EXTRAIT DU TEXTE:
----

La grande réforme scolaire de 1912 forme la pierre angulaire de l’enseignement primaire et forme son cadre législatif pendant plus d’un demi-siècle.
Issue entre-autres d’un souci d’adapter l’enseignement à une société en pleine mutation, la loi scolaire de 1912, dit « loi Braun » d’après le directeur général de l’Intérieur, chargé de l’enseignement primaire et des écoles, va marquer l’enseignement primaire pendant des décennies.
En effet, en 1912, à la suite de l’essor de l’industrie, le Luxembourg se trouve en pleine transformation économique et sociale. Les discussions sur une réforme de l’enseignement primaire sont influencées par des réflexions économiques, notamment sur la concurrence économique internationale et sur l’occupation de beaucoup de hauts postes dans le secteur industriel du Luxembourg par des employés étrangers.
Ces réflexions, ensemble avec les discussions autour d’une future introduction du suffrage universel, vont pousser les responsables politiques à entamer des efforts pour augmenter le niveau d’éducation des Luxembourgeois.
L’obligation scolaire est portée de 6 à 7 ans (art. 1). Alors qu’elle est déjà devenue réalité sur le terrain, la gratuité de l’enseignement primaire est pour la première fois inscrite dans une loi scolaire (art. 77-81). Des cours postscolaires de deux ans deviennent obligatoires pour tout élève qui finit l’enseignement et qui ne poursuit pas des études dans un établissement de l’enseignement moyen ou un autre établissement d’enseignement supérieur. Les cours postscolaires doivent s’orienter « vers les besoins pratiques de la vie, tout en complétant l’instruction générale reçue à l’école primaire ». (art. 54)
Les adaptations au niveau du programme enseigné témoignent de l’évolution de la société :
Dorénavant, les futurs employés du secteur métallurgique du Luxembourg doivent posséder « un enseignement primaire très solide, qui doit former la base de leur enseignement ultérieur. » Il n’est donc pas étonnant de constater que les sciences physiques et naturelles gagnent en importance parmi la matière enseignée (jusqu’à ce moment, des notions de géographie ainsi que les poids et mesures figuraient sur le programme scolaire). (art. 23) Une autre grande nouveauté est l’introduction du luxembourgeois comme matière d’enseignement. Cette introduction est justifiée entre autres par la volonté « de réveiller chez nous le sentiment national et de faire connaître les œuvres des poètes nationaux. »

----

CONSIGNES ET EXERCICES:
(1) Recopiez le passage du texte sur la réforme scolaire de 1912 depuis « Issue entre-autres d’un » jusqu’à « pendant des décennies. » inclus.
(2) Rédigez la suite du texte sur la réforme scolaire de 1912 à partir de sa dernière phrase.

ENTRÉES FOURNIES:
----

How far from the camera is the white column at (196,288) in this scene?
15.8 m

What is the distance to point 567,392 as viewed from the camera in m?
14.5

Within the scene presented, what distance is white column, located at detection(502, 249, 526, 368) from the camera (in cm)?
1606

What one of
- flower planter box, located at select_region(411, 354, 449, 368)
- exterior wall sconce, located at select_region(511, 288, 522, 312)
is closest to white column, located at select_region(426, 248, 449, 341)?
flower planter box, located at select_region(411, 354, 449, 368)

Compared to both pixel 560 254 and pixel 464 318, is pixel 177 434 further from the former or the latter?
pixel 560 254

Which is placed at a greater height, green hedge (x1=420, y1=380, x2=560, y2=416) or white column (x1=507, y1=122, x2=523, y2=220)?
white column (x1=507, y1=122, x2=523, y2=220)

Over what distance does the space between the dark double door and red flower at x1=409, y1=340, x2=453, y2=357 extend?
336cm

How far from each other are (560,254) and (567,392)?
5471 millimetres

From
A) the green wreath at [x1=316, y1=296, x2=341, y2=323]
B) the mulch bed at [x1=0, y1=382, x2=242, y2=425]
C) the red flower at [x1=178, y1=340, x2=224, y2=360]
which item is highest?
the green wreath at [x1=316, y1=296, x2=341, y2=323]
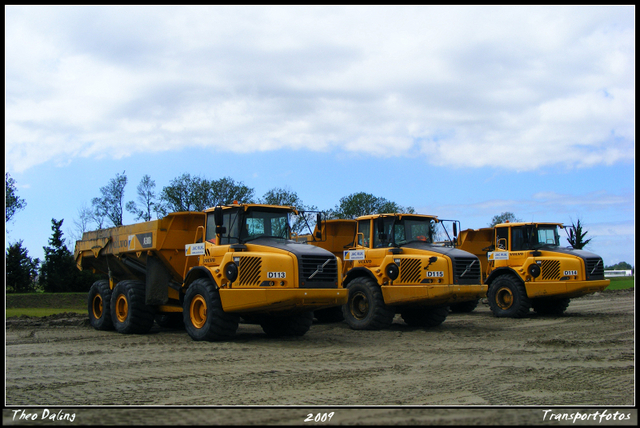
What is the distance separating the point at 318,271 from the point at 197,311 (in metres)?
2.73

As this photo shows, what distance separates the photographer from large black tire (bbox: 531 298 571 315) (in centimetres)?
1792

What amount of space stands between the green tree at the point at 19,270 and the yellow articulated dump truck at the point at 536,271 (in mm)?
34406

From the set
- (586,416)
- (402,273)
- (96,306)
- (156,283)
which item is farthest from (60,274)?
(586,416)

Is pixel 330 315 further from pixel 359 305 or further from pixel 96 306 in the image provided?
pixel 96 306

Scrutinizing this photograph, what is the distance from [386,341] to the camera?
11.6 m

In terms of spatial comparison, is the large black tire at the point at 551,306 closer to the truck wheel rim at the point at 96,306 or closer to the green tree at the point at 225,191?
the truck wheel rim at the point at 96,306

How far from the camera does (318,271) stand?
1095 centimetres

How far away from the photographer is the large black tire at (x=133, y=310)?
1278 centimetres

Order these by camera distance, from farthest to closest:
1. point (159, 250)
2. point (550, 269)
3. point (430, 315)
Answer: point (550, 269) < point (430, 315) < point (159, 250)

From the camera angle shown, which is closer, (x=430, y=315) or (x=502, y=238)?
(x=430, y=315)

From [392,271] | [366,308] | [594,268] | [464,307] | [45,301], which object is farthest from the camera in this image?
[45,301]

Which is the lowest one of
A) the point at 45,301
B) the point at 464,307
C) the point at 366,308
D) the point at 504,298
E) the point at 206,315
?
the point at 45,301

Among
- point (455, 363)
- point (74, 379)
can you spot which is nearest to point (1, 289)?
point (74, 379)

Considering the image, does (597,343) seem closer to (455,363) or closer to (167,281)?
(455,363)
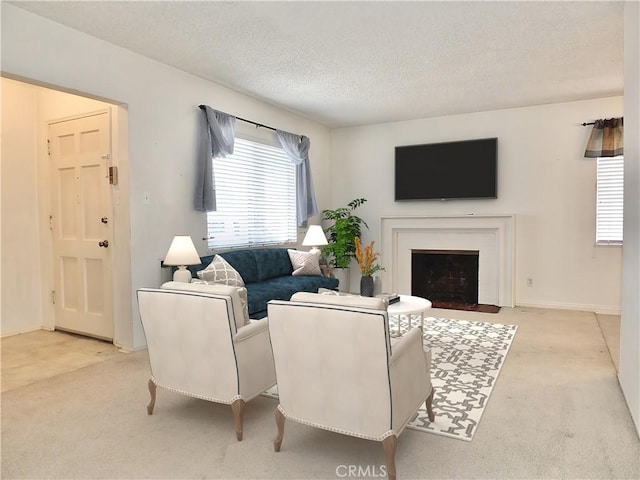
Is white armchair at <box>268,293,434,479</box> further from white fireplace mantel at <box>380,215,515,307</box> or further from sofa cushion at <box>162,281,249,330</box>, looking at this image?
white fireplace mantel at <box>380,215,515,307</box>

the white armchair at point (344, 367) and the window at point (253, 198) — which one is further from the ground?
the window at point (253, 198)

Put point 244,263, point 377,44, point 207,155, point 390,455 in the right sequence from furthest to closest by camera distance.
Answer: point 244,263 < point 207,155 < point 377,44 < point 390,455

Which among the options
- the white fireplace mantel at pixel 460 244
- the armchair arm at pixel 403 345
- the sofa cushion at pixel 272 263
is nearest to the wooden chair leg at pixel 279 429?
the armchair arm at pixel 403 345

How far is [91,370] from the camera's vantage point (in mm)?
3598

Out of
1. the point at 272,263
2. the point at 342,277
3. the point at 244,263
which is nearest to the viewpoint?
the point at 244,263

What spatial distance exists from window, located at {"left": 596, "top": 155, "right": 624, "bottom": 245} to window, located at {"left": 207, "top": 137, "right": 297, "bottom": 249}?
154 inches

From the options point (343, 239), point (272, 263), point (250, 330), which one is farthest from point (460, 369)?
→ point (343, 239)

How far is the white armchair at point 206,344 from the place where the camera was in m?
2.40

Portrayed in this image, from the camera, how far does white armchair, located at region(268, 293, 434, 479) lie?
1942mm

----

RÉPONSES PAR EXERCICE:
(1)
Issue entre-autres d’un souci d’adapter l’enseignement à une société en pleine mutation, la loi scolaire de 1912, dit « loi Braun » d’après le directeur général de l’Intérieur, chargé de l’enseignement primaire et des écoles, va marquer l’enseignement primaire pendant des décennies.

(2)
La loi aborde aussi les conditions de travail des élèves et des instituteurs : Ainsi, des classes de plus de 70 élèves peuvent être dédoublées si le Gouvernement l’exige. Les médecins scolaires sont introduits par la loi dans l’enseignement primaire (art. 98) et chaque enfant doit justifier qu’il a été vacciné ou qu’il a eu la petite vérole (art. 18).
Hormis certaines adaptations, la hiérarchisation des instituteurs est maintenue (art. 30). Ils ont dorénavant le droit de faire partie de la commission scolaire (art. 68). Les autres dispositions touchent surtout l’influence de l’Église dans l’enseignement primaire : Ainsi, le certificat de moralité civile et religieuse est aboli. Le cours de religion est exclusivement donné par un ministre du culte ou un ecclésiastique délégué par celui-ci. (art. 26)
En effet, la loi de 1912 a été précédée par de longs débats sur le rôle et l’influence de l’Église à l’école entre les forces politiques libérales, socio-démocrates et catholiques. Ces discussions se déroulent aussi bien en chambre, que dans l’espace public ou à travers la presse et impliquent aussi d’autres acteurs importants comme la Fédération Générale des Instituteurs Luxembourgeois (FGIL).
La loi votée par le Bloc des gauches – alliance électorale des libéraux et sociaux-démocrates qui dispose de la majorité parlementaire entre 1908 et 1915 et contre l’opposition catholique, finit par être un compromis qui, selon Régis Moes, ne saura satisfaire totalement catholiques et anticléricaux. Ainsi, en 1921, des modifications vont adapter le rôle de l’Église dans l’enseignement primaire.